We in People Before Profit stand for universal benefits and universal public services for all. For carers, this must provide a real living wage that recognises the essential work they do, day in, day out. Globally, capitalism saves $11 trillion a year from unpaid care work and many trillions of dollars more by systematically underpaying paid care workers, most of whom are women. We need a massive expansion of personal assistance hours to enable people to participate fully in society and we also need to ensure that personal assistants and all other care workers get the pay and conditions they deserve.
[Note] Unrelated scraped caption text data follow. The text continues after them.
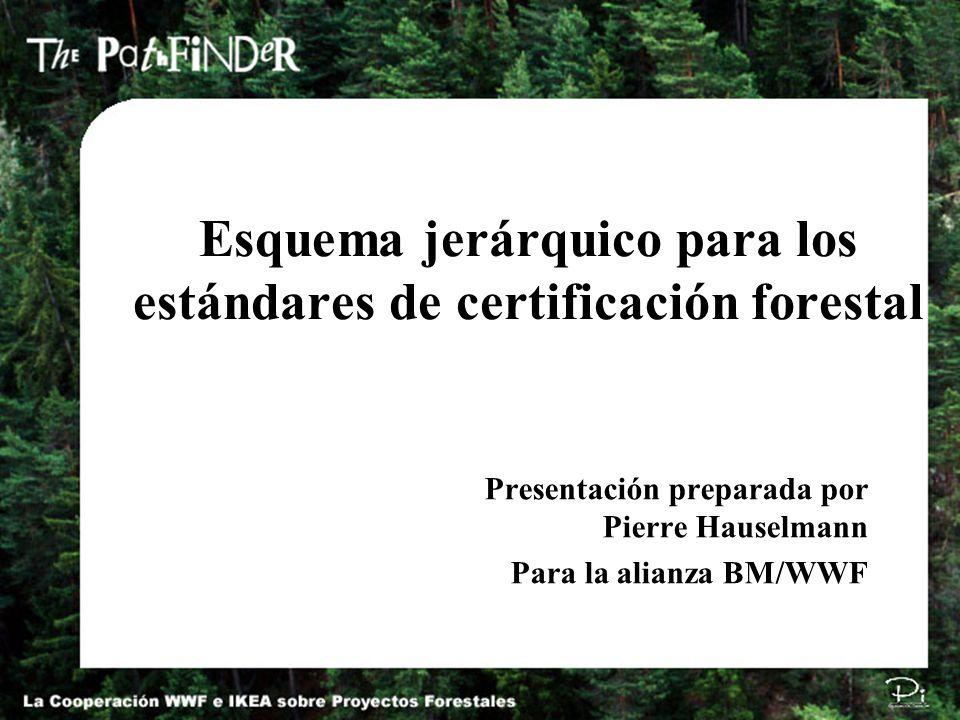 Pi Environmental Consulting π Esquema jerárquico para los estándares de certificación forestal Presentación preparada por Pierre Hauselmann Para la al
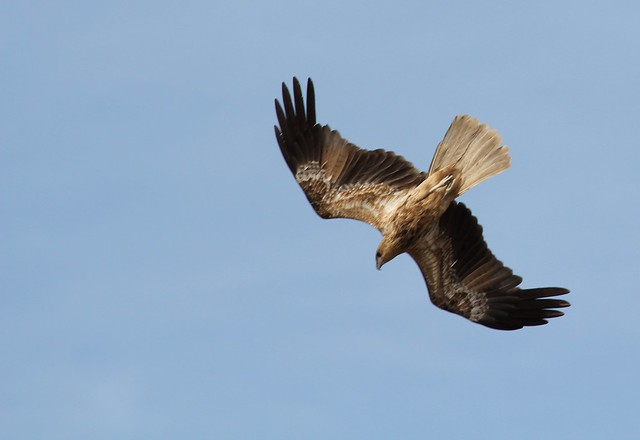 Whistling Kite (Falcon Raptor)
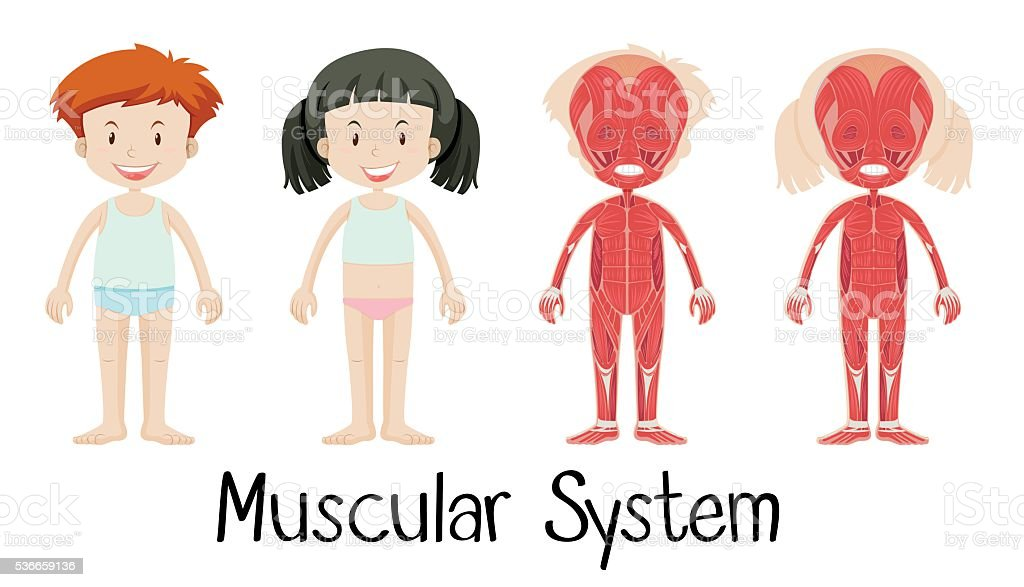 Muscular system of boy and girl vector art illustration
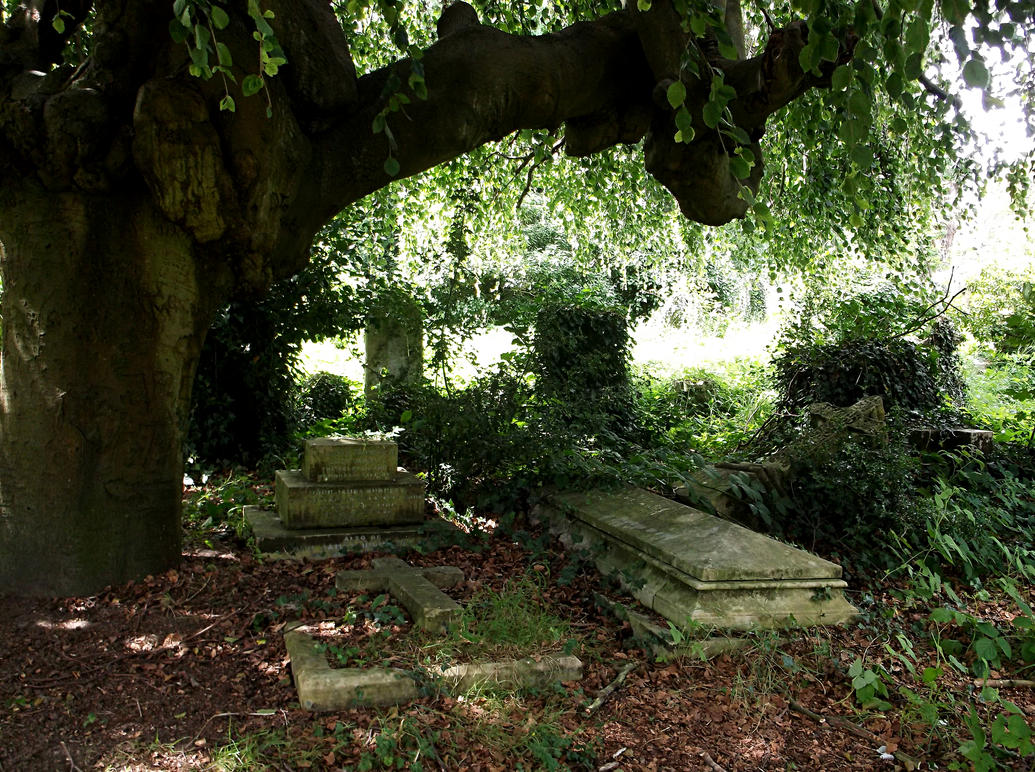 Southampton Old Cemetery 19 by OghamMoon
We cannot continue with a society that gives golden handshakes to bankers and executives but the cold shoulder to disabled people and carers. It is welcome that the new Taoiseach has finally committed to ratifying the optional protocol to the UNCRPD this year but we still have no date as to when this will happen. Time is ticking on this Government and we need it to ratify the protocol now.

He said that the backlog in assessments of need has to be unblocked but we have not seen any details as to how this will happen. Almost 9,000 children are overdue for assessment of need and more than 17,000 are waiting for first contact with a children's disability network team, CDNT. I have figures that an activist got from extensive FOI requests, which indicate that almost 9,000 children have been waiting almost 12 months for those initial contacts. Those FOI replies reveal mistakes across the board in terms of discrepancies in the figures which mean there is a real problem in terms of planning, but it also reveals the cause of these problems and of the massive delay. The vacancy rates across the board for therapists and other staff are through the roof, with a rate of 40% for occupational therapists, 70% for dietitians, 30% for family support workers, 30% for care assistants and 70% for play therapists; I could go on with the list. The result is that even when children get an assessment of need, over 110,000 are on a waiting list for treatment.

The Ombudsman for Children has accused the State of a profound violation of children's rights with regard to disability care. The report Nowhere to Turn aptly describes how children with complex disabilities are left in inappropriate settings for months due to the failure of the State to provide them with home supports. Parents are forced to fight for services for their children that are considered basic human rights in most European countries. The truth is that this State has never cherished all of the children of the nation equally and this Government is continuing that disgraceful tradition of discrimination and neglect. Rather than speculating €100 billion in public money on international markets, as it is planning to do with the future Ireland fund, that should be invested in public services and a better quality of life for all who live here right now. From assessment of need to financial and respite support to parents and carers, and raising pay and conditions for workers in the disability sector, all of the arms of the State need to work together and take responsibility instead of passing the buck between them and outsourcing services to underfunded NGOs reliant on charitable fundraising.

Our final demand in the motion is for a constitutional amendment to assert equality for disabled people and guarantee rights for all. That is what we need.